Phase 1 Verification — The MCP Handshake
The first thing any MCP client does is send an initialize request. This is capability discovery — the client asks "who are you and what can you do?" before calling any tools.
Request (POST http://localhost:8002/mcp):
{
"jsonrpc": "2.0",
"id": 1,
"method": "initialize",
"params": {
"protocolVersion": "2025-03-26",
"capabilities": {
"roots": { "listChanged": true },
"sampling": {}
},
"clientInfo": {
"name": "BrunoClient",
"title": "Incident Responder Test",
"version": "1.0.0"
}
}
}
Response (200 OK):
{
"jsonrpc": "2.0",
"id": 1,
"result": {
"protocolVersion": "2025-03-26",
"capabilities": {
"experimental": {},
"prompts": { "listChanged": false },
"resources": { "subscribe": false, "listChanged": false },
"tools": { "listChanged": false }
},
"serverInfo": {
"name": "Incident Responder",
"version": "1.27.2"
}
}
}
What this exchange means
The client introduces itself and declares the protocol version it speaks. The server responds with its own identity (Incident Responder, SDK v1.27.2) and confirms it supports the same protocol version. It also advertises its capability categories: tools, prompts, and resources.

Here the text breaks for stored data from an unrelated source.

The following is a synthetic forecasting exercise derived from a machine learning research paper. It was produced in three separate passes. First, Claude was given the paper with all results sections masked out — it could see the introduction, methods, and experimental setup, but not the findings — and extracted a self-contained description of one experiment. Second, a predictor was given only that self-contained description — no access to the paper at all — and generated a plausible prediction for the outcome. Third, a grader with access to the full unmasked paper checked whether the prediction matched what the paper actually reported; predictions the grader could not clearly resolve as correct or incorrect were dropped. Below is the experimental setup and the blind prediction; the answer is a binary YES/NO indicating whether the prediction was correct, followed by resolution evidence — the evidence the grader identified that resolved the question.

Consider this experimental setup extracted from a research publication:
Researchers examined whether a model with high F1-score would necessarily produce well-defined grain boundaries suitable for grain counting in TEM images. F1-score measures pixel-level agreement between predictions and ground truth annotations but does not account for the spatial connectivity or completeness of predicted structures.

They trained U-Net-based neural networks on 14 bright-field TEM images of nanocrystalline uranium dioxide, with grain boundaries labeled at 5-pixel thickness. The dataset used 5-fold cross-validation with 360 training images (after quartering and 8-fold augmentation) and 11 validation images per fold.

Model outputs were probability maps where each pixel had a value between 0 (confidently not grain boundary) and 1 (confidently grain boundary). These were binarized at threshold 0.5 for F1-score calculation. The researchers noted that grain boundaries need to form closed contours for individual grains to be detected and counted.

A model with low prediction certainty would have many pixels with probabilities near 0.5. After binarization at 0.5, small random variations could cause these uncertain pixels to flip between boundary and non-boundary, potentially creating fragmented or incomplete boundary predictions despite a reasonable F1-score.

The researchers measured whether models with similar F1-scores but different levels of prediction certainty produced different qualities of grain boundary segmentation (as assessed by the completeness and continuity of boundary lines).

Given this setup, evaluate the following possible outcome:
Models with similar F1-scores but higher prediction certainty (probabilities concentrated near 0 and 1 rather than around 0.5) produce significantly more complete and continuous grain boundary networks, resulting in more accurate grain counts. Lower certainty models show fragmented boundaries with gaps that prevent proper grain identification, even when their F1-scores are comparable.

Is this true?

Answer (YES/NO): YES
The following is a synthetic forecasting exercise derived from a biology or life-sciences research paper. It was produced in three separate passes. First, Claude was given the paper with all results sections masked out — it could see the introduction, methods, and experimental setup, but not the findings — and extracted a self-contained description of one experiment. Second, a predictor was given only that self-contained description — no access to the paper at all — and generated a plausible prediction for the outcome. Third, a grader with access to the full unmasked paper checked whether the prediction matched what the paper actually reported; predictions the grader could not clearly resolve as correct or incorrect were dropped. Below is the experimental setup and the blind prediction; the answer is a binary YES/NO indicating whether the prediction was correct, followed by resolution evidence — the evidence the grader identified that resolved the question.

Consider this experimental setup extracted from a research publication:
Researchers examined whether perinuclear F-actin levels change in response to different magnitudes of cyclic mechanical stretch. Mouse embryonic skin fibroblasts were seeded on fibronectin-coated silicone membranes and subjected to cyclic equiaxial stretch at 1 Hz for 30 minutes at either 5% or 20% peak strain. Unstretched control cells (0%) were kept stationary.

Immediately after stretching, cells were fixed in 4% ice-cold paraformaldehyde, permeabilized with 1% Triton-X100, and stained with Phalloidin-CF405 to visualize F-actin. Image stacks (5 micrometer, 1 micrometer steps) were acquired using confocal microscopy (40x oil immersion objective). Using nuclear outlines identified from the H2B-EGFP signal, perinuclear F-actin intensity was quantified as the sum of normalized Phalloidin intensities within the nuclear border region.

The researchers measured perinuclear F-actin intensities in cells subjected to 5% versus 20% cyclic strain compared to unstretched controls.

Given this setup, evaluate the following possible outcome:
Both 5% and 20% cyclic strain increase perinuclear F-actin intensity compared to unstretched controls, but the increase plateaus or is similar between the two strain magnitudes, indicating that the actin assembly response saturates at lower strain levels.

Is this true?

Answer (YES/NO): NO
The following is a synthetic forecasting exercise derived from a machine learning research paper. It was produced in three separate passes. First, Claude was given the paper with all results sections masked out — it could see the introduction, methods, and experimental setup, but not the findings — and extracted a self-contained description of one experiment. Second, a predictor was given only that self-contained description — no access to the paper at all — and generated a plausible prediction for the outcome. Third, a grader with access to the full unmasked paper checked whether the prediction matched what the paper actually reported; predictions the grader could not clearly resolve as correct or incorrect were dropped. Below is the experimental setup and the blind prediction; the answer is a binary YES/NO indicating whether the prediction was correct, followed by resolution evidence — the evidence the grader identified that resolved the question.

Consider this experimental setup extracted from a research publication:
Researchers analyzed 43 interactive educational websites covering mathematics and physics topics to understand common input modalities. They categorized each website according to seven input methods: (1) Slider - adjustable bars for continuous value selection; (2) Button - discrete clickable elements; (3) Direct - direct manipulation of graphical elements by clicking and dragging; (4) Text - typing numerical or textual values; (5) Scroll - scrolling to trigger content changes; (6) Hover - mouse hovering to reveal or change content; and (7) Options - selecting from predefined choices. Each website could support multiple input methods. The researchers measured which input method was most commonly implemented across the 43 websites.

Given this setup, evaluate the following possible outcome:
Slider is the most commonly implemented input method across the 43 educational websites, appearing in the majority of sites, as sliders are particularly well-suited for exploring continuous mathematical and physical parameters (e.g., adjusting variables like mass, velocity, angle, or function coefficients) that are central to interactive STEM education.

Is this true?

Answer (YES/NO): YES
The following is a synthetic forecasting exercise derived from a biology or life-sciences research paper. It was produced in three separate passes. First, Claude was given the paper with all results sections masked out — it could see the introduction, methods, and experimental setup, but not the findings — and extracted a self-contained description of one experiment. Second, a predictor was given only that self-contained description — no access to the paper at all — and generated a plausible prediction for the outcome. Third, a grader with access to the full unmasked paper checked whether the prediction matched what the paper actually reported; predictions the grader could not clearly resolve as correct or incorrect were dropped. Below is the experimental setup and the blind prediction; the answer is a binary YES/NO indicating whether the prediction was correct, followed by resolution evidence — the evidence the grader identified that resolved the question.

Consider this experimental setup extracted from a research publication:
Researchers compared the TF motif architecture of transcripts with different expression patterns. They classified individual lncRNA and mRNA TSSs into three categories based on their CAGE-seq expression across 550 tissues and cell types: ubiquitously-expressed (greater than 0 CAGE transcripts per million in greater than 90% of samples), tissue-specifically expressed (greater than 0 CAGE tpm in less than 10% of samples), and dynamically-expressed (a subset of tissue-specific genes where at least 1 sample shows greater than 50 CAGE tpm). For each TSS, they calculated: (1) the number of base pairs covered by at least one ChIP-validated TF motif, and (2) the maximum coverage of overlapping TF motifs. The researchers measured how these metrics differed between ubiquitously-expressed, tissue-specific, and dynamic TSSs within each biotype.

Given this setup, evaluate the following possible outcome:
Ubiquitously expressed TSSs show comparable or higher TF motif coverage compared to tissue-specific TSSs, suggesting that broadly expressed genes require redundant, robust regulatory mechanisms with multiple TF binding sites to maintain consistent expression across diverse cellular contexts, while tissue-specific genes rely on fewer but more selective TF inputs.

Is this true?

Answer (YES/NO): YES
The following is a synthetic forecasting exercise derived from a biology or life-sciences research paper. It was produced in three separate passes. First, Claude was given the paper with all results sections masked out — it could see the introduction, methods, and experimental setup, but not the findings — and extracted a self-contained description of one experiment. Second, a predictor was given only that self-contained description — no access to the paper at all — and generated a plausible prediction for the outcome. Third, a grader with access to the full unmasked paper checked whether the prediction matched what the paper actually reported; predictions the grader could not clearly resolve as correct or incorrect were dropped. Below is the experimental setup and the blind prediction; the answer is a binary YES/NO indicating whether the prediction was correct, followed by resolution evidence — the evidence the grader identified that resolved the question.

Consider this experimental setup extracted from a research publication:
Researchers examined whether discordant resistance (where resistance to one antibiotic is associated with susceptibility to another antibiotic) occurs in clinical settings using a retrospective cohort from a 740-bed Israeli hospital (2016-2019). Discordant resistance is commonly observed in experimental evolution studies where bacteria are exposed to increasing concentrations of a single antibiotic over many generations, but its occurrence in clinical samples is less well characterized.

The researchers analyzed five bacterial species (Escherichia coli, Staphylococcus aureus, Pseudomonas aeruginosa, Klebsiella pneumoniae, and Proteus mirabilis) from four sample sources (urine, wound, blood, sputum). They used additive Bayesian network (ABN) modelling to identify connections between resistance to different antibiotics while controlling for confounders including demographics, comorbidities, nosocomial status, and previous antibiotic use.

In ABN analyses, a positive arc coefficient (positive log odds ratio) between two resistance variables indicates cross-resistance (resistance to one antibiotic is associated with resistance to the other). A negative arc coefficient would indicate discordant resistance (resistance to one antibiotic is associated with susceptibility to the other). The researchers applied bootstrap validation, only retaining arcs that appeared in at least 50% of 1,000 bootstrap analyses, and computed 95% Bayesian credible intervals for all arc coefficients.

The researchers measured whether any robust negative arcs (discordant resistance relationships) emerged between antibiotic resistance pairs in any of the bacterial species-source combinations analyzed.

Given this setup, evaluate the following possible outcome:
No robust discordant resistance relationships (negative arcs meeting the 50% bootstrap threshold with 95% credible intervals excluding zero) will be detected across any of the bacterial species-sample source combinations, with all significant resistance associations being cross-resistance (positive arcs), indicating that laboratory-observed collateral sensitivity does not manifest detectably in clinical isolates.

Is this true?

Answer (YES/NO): YES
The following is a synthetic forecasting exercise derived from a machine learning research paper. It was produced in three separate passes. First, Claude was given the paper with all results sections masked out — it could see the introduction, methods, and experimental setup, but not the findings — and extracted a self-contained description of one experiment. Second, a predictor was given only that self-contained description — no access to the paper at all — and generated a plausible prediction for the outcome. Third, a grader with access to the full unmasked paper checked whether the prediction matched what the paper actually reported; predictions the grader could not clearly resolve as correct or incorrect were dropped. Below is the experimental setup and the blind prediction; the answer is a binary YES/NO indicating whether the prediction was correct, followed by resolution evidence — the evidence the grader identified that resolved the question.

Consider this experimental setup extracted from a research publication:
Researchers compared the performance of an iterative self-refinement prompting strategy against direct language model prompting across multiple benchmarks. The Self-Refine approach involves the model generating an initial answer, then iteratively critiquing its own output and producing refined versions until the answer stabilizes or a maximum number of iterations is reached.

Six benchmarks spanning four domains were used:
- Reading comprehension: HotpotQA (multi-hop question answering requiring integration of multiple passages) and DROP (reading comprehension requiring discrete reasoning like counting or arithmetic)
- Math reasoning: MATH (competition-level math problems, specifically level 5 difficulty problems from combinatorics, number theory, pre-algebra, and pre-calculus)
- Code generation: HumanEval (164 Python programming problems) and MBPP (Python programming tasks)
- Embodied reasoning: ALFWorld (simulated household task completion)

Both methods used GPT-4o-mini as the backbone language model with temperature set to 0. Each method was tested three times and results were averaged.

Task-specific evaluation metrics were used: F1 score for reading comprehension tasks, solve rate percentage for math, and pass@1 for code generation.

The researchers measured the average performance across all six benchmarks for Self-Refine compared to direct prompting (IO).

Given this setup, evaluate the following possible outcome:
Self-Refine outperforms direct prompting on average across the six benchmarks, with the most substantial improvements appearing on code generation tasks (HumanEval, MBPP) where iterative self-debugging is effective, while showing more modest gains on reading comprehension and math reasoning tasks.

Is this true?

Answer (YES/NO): NO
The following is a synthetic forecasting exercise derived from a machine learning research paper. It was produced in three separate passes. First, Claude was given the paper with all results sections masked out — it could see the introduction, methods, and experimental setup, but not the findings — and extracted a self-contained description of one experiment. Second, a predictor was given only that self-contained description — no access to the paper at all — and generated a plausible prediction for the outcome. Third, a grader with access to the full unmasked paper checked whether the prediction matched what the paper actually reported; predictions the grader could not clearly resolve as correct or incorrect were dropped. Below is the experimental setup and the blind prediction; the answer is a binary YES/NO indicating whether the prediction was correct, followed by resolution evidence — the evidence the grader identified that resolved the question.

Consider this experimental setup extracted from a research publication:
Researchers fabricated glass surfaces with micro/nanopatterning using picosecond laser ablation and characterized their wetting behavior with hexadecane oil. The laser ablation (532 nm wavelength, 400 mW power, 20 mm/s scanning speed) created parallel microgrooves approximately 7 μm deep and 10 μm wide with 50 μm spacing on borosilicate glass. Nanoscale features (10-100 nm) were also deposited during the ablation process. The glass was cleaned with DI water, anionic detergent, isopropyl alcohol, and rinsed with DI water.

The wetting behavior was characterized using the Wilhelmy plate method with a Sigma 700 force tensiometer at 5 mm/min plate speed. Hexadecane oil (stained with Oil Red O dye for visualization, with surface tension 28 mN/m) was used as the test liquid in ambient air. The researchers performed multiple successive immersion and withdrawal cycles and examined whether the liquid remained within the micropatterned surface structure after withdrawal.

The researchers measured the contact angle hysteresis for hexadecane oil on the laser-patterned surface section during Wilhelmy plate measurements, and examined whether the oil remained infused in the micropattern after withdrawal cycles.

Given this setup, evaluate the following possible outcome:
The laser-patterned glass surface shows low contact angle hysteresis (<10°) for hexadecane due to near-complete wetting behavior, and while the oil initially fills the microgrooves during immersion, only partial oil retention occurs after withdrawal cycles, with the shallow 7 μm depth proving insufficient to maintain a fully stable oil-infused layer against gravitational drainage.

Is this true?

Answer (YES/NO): NO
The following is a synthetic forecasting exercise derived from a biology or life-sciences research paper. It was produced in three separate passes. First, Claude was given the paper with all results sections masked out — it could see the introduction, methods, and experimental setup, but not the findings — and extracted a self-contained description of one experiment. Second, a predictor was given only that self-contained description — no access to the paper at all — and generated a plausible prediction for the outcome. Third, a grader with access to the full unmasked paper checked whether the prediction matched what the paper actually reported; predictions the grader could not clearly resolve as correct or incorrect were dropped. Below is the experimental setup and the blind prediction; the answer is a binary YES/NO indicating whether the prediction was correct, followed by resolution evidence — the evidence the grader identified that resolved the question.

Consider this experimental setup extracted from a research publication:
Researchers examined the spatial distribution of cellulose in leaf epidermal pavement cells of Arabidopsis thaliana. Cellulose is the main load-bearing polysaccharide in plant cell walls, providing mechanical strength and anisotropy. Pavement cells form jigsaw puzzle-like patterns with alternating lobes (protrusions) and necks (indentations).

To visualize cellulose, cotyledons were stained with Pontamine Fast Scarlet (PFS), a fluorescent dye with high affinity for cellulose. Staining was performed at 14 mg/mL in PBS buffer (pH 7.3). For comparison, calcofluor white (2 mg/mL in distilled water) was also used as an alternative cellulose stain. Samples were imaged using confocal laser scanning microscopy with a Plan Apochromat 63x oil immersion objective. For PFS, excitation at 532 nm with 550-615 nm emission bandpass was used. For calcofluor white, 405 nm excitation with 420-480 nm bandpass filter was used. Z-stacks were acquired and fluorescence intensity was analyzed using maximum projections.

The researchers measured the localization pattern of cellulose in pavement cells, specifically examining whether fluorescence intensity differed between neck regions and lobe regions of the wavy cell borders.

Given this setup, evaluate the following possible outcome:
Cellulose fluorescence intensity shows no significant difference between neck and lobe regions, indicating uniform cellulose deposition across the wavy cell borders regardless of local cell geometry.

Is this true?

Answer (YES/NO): NO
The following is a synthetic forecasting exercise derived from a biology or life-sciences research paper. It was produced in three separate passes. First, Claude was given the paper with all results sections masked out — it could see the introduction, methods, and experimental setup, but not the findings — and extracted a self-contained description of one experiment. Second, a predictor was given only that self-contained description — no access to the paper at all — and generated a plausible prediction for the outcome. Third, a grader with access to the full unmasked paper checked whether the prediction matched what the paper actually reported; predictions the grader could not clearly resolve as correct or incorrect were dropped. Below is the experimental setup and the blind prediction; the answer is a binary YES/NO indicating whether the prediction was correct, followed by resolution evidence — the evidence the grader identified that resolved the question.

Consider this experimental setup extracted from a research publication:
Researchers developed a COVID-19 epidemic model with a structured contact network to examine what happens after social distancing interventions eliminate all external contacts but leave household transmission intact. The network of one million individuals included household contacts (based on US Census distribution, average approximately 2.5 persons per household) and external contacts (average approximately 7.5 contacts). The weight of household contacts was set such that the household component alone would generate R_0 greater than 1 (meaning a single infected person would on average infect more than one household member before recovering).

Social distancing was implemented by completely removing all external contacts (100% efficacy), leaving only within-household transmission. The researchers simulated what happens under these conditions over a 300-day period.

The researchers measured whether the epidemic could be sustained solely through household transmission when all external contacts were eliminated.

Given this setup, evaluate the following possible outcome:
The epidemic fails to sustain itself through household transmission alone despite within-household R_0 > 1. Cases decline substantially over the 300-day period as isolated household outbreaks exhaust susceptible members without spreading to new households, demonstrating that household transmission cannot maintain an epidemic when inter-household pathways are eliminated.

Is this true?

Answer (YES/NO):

No tools were called yet — this is purely the handshake. The client now knows what's available and can start making targeted requests.
Phase 1 is complete. The server is running, the tools are registered, and the MCP handshake succeeds.
Phase 2 — Manual Testing with Bruno ✅
Phase 2 is about proving every part of the server works by manually firing each JSON-RPC request and reading the response. You are the brain here — you decide what to call next, read the output, and reason about it. In Phase 3, an LLM takes over that role automatically.
The 6 requests, in order
| # | Method | What it does | Result |
|---|---|---|---|
| 1 | initialize |
Handshake — discover capabilities | ✅ 200 OK |
| 2 | tools/list |
List all registered tools | ✅ 200 OK |
| 3 | tools/call → getSystemStatus |
Check live service health | ✅ 200 OK |
| 4 | tools/call → getRecentErrors |
Retrieve filtered error logs | ✅ 200 OK |
| 5 | tools/call → createTicket |
Create an incident ticket | ✅ 200 OK |
| 6 | prompts/list |
List available prompt templates | ✅ 200 OK |
Request 2 — tools/list
After the handshake, ask the server to enumerate every tool it has registered.
Request:
{
"jsonrpc": "2.0",
"id": 2,
"method": "tools/list",
"params": {}
}
Response (200 OK) — server returns all 3 tools with their input schemas so the client knows exactly what arguments each tool accepts.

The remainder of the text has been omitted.